Trivial solutions include memorizing the memory location of visited blocks.
Floyd’s way
Floyd’s algorithm can be used to detect and correct a loop like this in linear time and using a constant amount of memory. What is interesting it is not the algorithm itself but the mathematical reasoning behind it.

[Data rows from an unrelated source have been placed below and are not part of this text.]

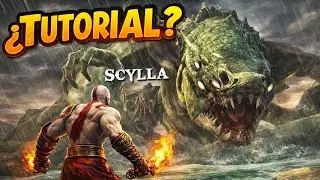 &iquest;Esto era el tutorial? | God of War: Fantasmas de Esparta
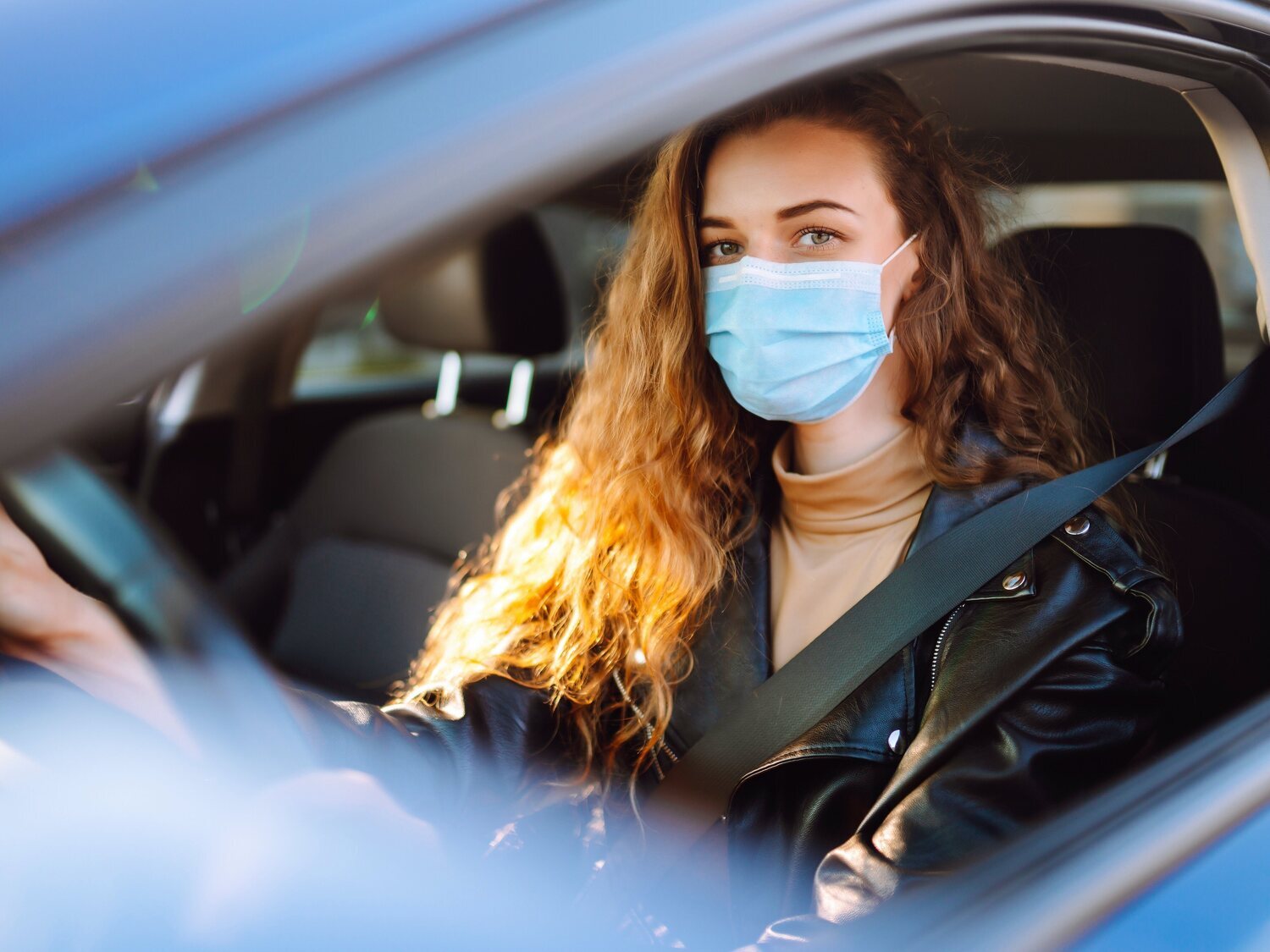 El riesgo de accidente de tráfico aumenta entre quienes no se vacunaron contra la Covid, según un estudio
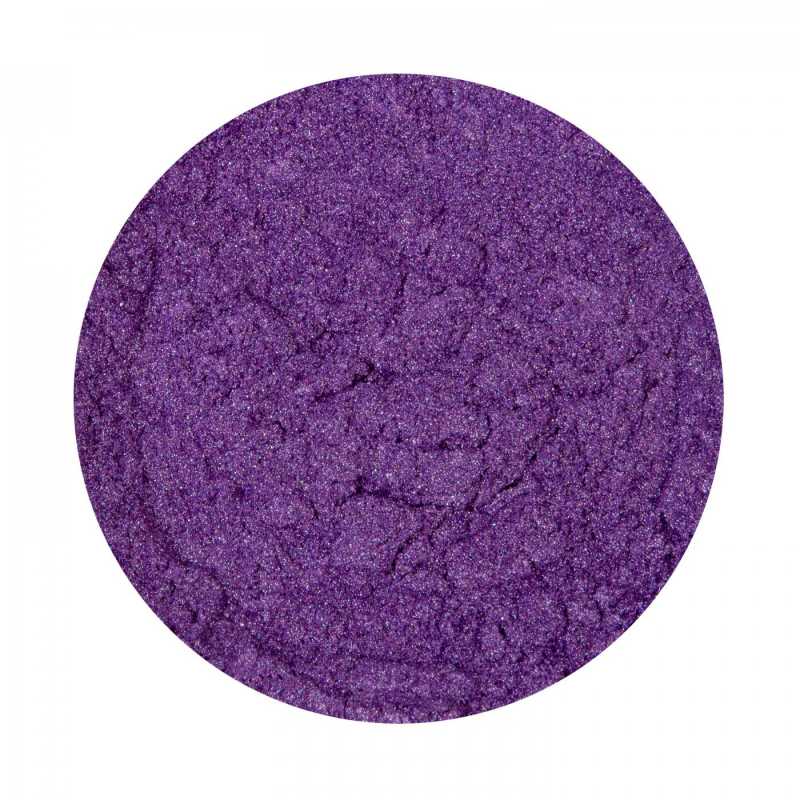 Polvere pigmentata MICA, Soft Amethyst, 10 g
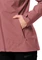 Jack Wolfskin Moonrise 3in1 Funktionsjacke red ochre (Damen) Vorschaubild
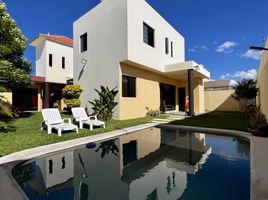 4 Schlafzimmer Villa zu verkaufen in Yaxkukul, Yucatan, Yaxkukul, Yucatan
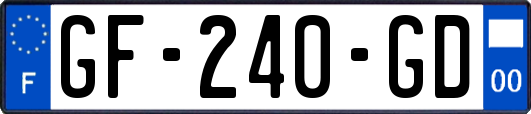 GF-240-GD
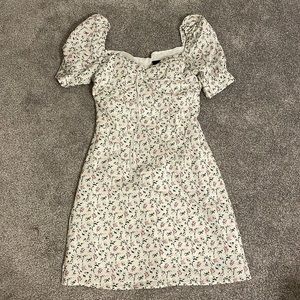 Yesstyle floral dress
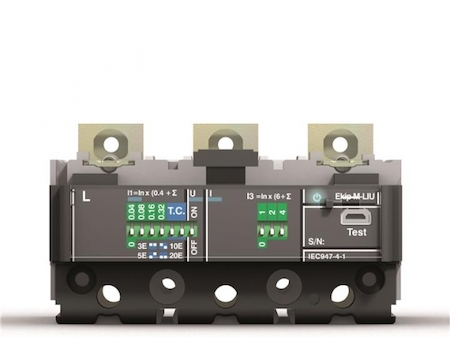 ABB 1SDA069597R1 Ekip E-LSIG In=63A XT4 4p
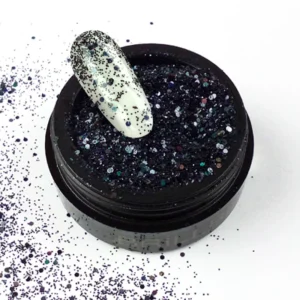 Decoration - Dual Holo Glitter - H01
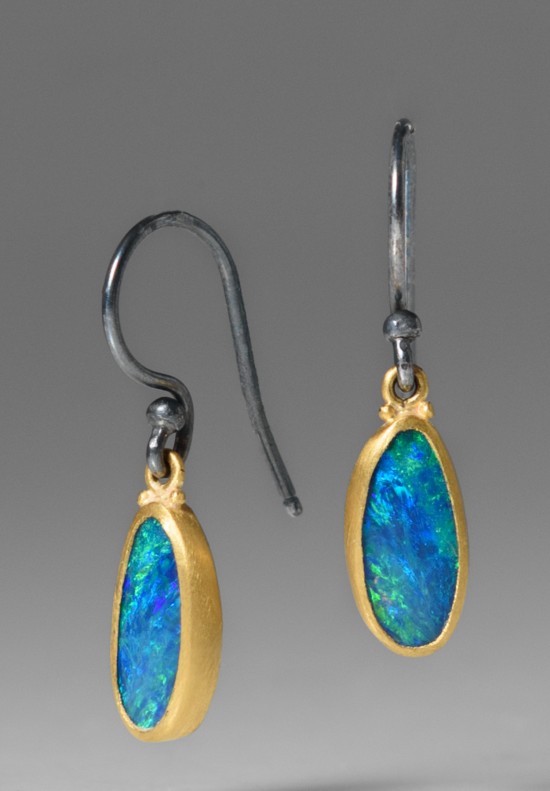 Lika Behar Opal Drop Earrings | Santa Fe Dry Goods . Workshop . Wild Life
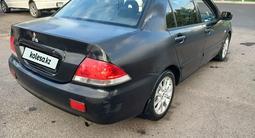 Mitsubishi Lancer 2005 года за 1 500 000 тг. в Алматы – фото 4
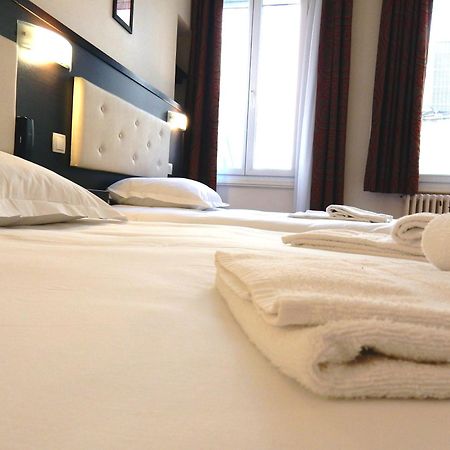 Hotel Le Florin Ренн Номер фото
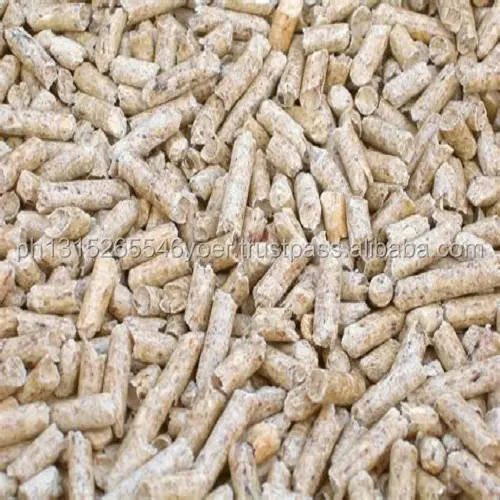 Aserrín combustible de biomasa Precio de Pellets de madera barato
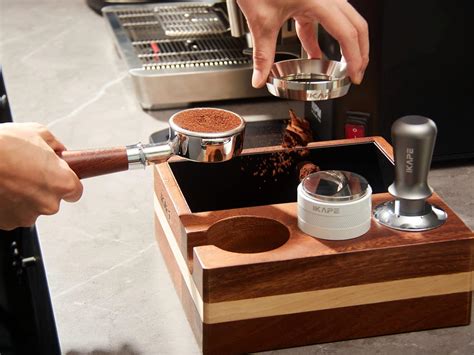 IKAPE 51mm Espresso Tamper, Premium Barista Coffee India | Ubuy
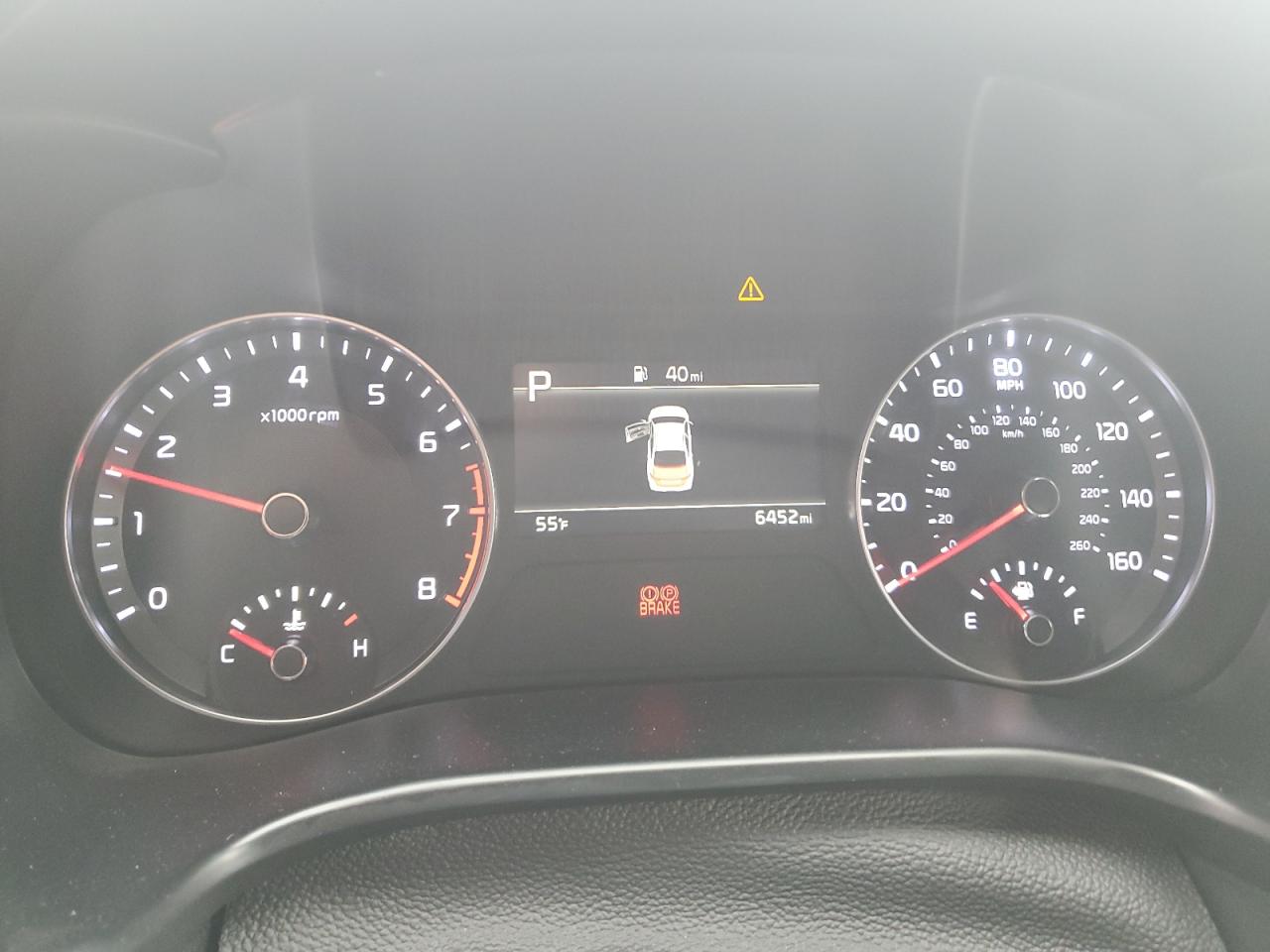 2024 KIA FORTE LX VIN:3KPF24AD6RE805874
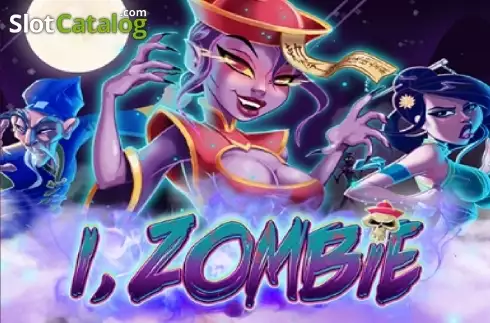 I Zombie Λογότυπο I Zombie Λογότυπο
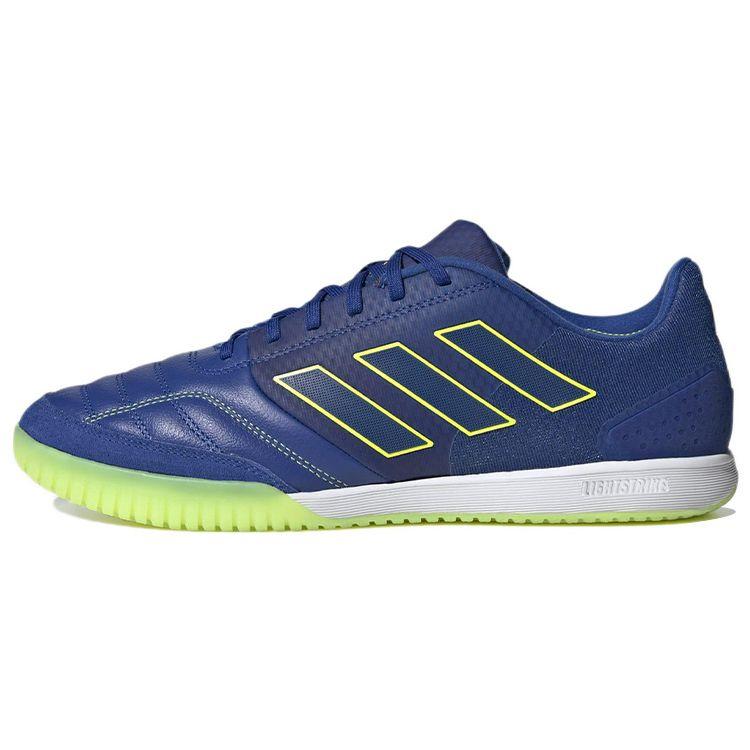 

Adidas Top Sala Competition Royal Blue Solar Yellow Men Sneakers Team-Solar-Yellow Cloud-White FZ6123 40⅔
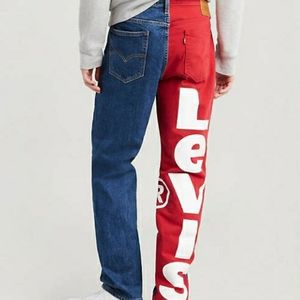 🔥LEVI'S PREMIUM 541 ATHLETIC TAPERED JEANS NWT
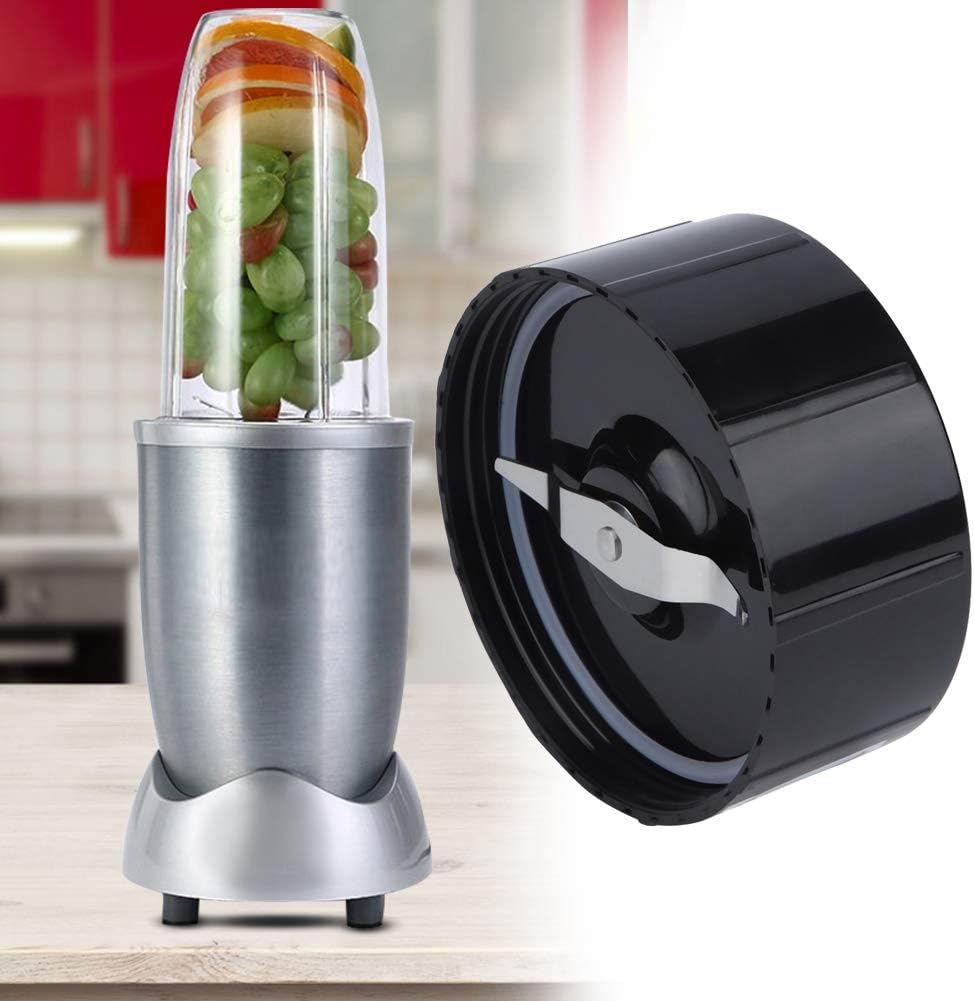 Replacement Base for Cross and Flat Blade Juicer Holder Blender Fits Magic Bullet 250W (A)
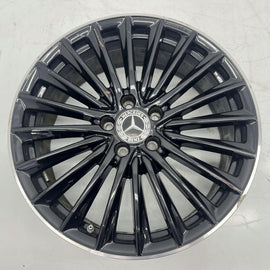 1x Alufelge 19 Zoll 7.5
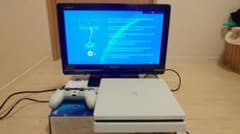 れんれんさん専用　SONY PS4 プレステ4 本体 美品CUH-2100Aのサムネイル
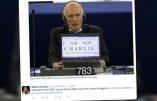 « Je ne suis pas Charlie. Je suis pour la peine de mort » (eurodéputé polonais Janusz Korwin-Mikke)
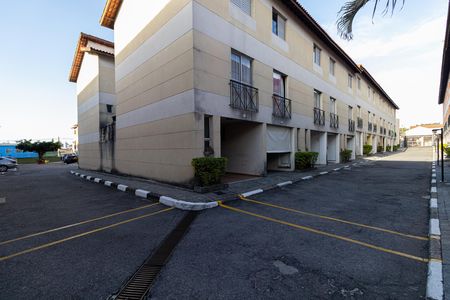 Casa de condomínio para alugar com 78m², 2 quartos e 2 vagas Casa de condomínio para alugar com 78m², 2 quartos e 2 vagasÁrea Comum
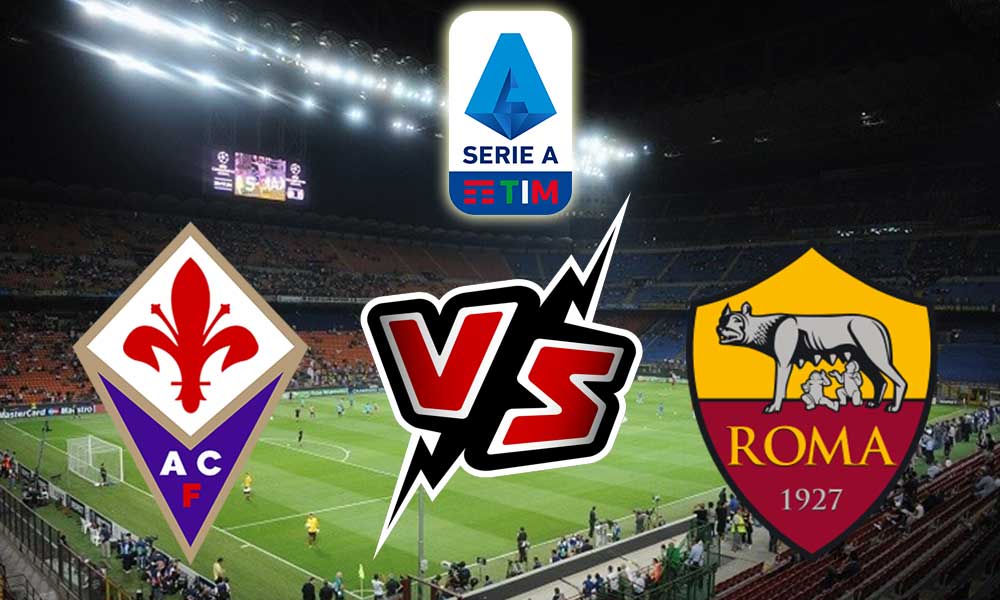 مشاهدة مباراة روما و فيورنتينا بث مباشر 15/01/2023 Roma vs Fiorentina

The algorithm works in two phases:
- Identify node \(M\);
- initialize two pointers \(p,q\) to the list head;
- move \(p\) one block ahead, \(q\) two blocks ahead until end is reached or \(q==p\).
- Identify node \(Y\);
- initialize two pointers, \(q\) to the list head and \(p\) to \(M\);
- until \(q==p\), set \(Y=p\) and move \(p,q\) one block ahead.
Why it works
We need to show the effectiveness of the algorithms for the two phases separately. But first a bit of notation:
Symbol | Meaning | Value in example |
---|---|---|
\(X\) | block of loop beginning | |
\(m\) | distance between list head and \(X\) | 4 |
\(k\) | distance between \(X\) and \(M\) | 1 |
\(L\) | loop length | 5 |
Let’s start considering phase 1; if there is no loop then eventually \(q\) reaches the end before \(p\) (because it is going double its speed). If there is a loop then eventually \(p,q\) are gonna be inside it. Inside the loop, let \(d_k=q-p (\mod L)\) be the distance between the two pointers at step \(k\). Then, \(d_{k+1}=q+2-p-1(\mod L) = q-p+1 (\mod L) = d_k+1 (\mod L)\)
Eventually, hence \(d_{\bar{k}} = L (\mod L) = 0\) and, therefore, \(p==q\) and we reach \(M\) (note we need just existence not uniqueness).
Phase 2 is about proving that moving \(p,q\) one block at the time they meet in \(X\).
During phase 1, we moved \(q\) for \(m+k+\bar{q}L\) blocks and \(p\) for \(m+k+\bar{p}L\) blocks, where \(\bar{q},\bar{p}\) indicate the amount of complete loops for \(q,p\) respectively. Since they finally met in \(M\) and \(p\) was moving twice the speed of \(q\) we can say that
\[m+k+\bar{p}L=2m+2k+2\bar{q}L\] \[\implies m = (2\bar{q}-\bar{p})L - k\]At the beginning of phase 2 \(q\) is initialized to the list head and \(p\) to \(M\) and we move them one block ahed at the time. When \(q\) reaches \(X\) it has moved exactly \(m\) blocks, which means that \(p\) has moved \((2\bar{q}-\bar{p})L - k\) blocks, and, since it started from distance \(k\) from \(X\) it has arrived exactly where the loop begins, at \(X\).